◆ **REQUIRED TASK**: Reproduce word for word the passage of the forum thread about missing tips that begins at the words "So your screenshot" and stops after "these paxhole cheapskates.".

◆ **DOCUMENT EXTRACT**:
-.-.-

# Tips for previous week



## TXqwi3812 (Oct 31, 2018)

Does anybody see tips from Fuber for the previous week or does Fuber pocket those? 

It seems like the Sunday night or early Monday morning trips where I know the pax will tip never show up once the pay statement is generated.


----------



## Merc7186 (Jul 8, 2017)

You mean these....









Maybe people just dont like.you.


----------



## TXqwi3812 (Oct 31, 2018)

Merc7186 said:


> You mean these....
> View attachment 292924
> 
> 
> Maybe people just dont like.you.


I agree the likability of me is suspect.

It just seems that if the tip doesn't come through by the time the pay statement is generated I know I won't be seeing it.

So your screenshot is just proving you get tips or that those are tips given after the pay statement?

I do get tips by the way but not enough in my opinion with these paxhole cheapskates.


----------



## goneubering (Aug 17, 2017)

TXqwi3812 said:


> I agree the likability of me is suspect.
> 
> It just seems that if the tip doesn't come through by the time the pay statement is generated I know I won't be seeing it.
> 
> ...


It's you.


----------



## 2Cents (Jul 18, 2016)

Maybe you should Fübrlize them in order to prevent from being matched up with them again








.


----------



## FLKeys (Dec 27, 2018)

I have seen tips show up in the following week several times. Can I be sure Uber is not keeping some of them, no. However Uber is trying to go public and I am sure their books are under heavy scrutiny. It would not be in their best interest to do this. That said I guess you really never know.


----------

-.-.-

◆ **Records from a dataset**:
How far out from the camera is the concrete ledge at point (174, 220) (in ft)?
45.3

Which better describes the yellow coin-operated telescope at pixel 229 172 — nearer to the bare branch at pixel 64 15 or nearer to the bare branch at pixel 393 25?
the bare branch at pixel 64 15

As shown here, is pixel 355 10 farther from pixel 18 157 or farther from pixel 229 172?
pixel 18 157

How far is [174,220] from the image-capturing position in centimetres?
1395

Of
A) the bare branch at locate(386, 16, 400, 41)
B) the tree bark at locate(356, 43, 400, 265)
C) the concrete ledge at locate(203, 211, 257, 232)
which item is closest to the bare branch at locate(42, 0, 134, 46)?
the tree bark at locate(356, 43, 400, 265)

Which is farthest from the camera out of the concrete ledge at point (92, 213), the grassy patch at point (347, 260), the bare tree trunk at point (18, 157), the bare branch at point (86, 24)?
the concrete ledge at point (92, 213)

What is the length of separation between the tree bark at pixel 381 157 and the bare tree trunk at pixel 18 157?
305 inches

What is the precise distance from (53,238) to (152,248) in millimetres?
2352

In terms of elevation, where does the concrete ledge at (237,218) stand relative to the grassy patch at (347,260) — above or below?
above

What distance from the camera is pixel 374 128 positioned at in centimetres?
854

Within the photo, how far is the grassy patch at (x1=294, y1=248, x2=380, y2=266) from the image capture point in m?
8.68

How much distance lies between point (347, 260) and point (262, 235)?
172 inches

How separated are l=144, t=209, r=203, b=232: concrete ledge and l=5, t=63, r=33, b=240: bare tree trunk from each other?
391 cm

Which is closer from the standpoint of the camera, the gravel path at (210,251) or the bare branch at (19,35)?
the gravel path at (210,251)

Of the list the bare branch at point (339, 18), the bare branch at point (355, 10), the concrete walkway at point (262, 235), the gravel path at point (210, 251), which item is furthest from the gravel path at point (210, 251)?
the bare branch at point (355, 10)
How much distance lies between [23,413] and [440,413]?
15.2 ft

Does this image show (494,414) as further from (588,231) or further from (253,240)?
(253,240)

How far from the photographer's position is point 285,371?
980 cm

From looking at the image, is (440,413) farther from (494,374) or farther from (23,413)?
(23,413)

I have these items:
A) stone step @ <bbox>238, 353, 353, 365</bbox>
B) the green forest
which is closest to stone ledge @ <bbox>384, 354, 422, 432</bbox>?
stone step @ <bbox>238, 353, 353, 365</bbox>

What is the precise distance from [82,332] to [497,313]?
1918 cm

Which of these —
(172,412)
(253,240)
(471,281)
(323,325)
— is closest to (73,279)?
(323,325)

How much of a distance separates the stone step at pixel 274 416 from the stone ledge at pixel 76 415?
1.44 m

-.-.-

◆ **REPLY**:
So your screenshot is just proving you get tips or that those are tips given after the pay statement?

I do get tips by the way but not enough in my opinion with these paxhole cheapskates.